Set down the listing exactly as given, minus images.

DATA BLOCK:

=== Begin Enclosure ===

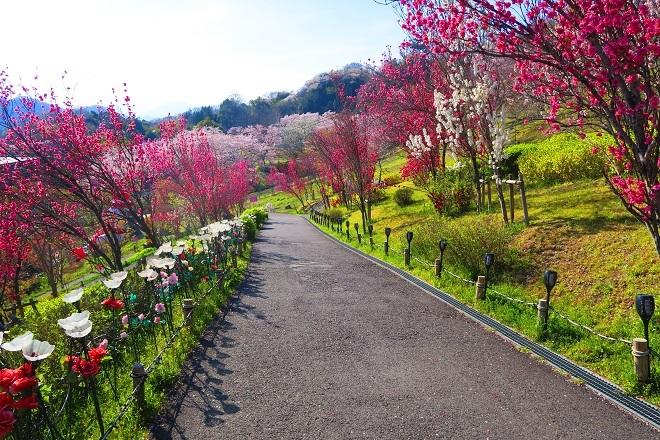 2019桜 さがみ湖プレジャーフォレストの桜(15)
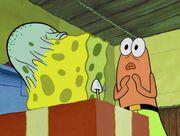 SquidBob TentaclePants 043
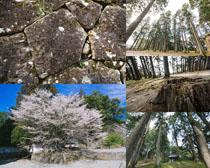 樹木花朵石頭風景攝影高清圖片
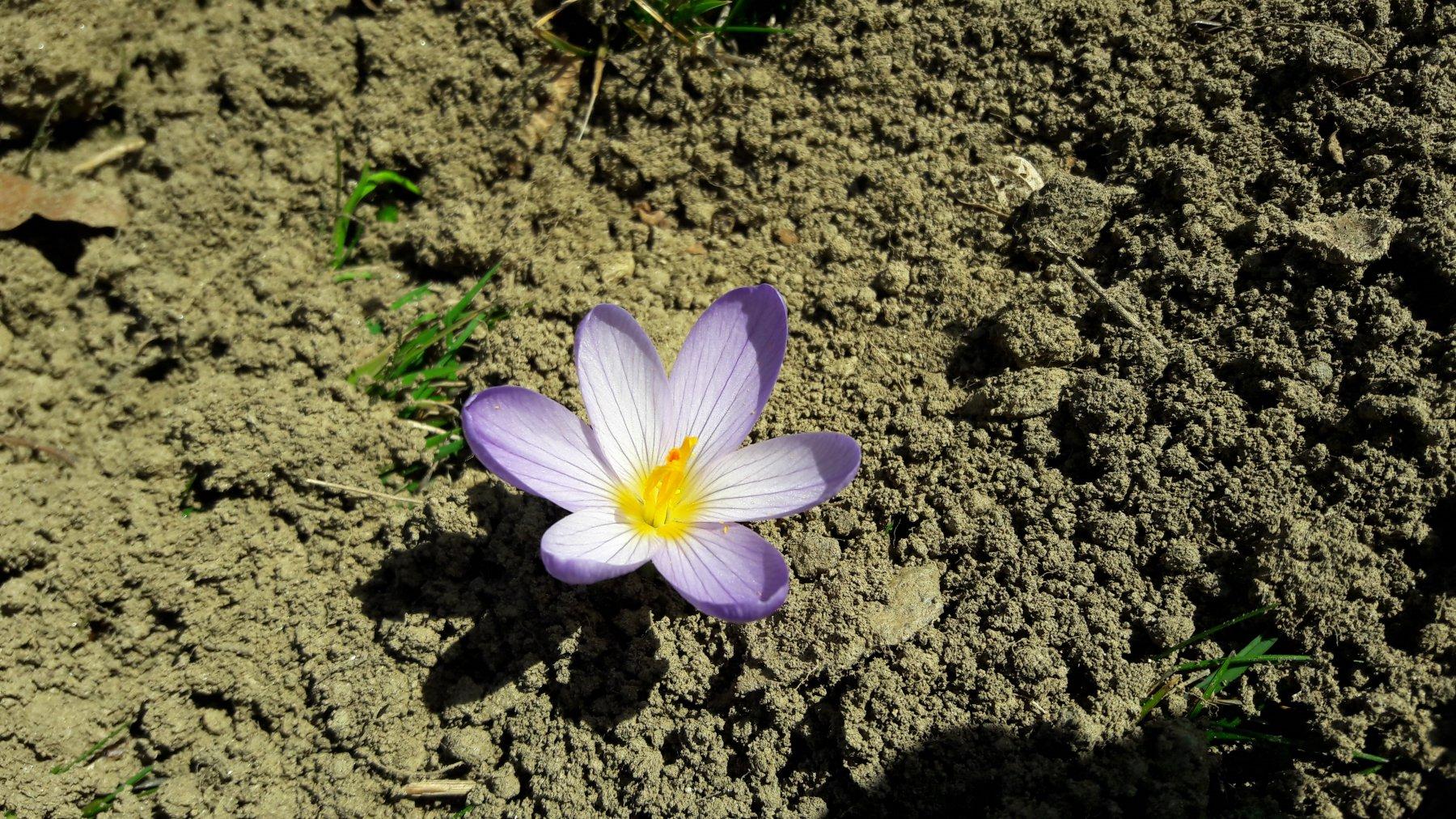 Croco fiorito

=== End Enclosure ===

RESPONSE BELOW:
 2019桜 さがみ湖プレジャーフォレストの桜(15)
 SquidBob TentaclePants 043
 樹木花朵石頭風景攝影高清圖片
 Croco fiorito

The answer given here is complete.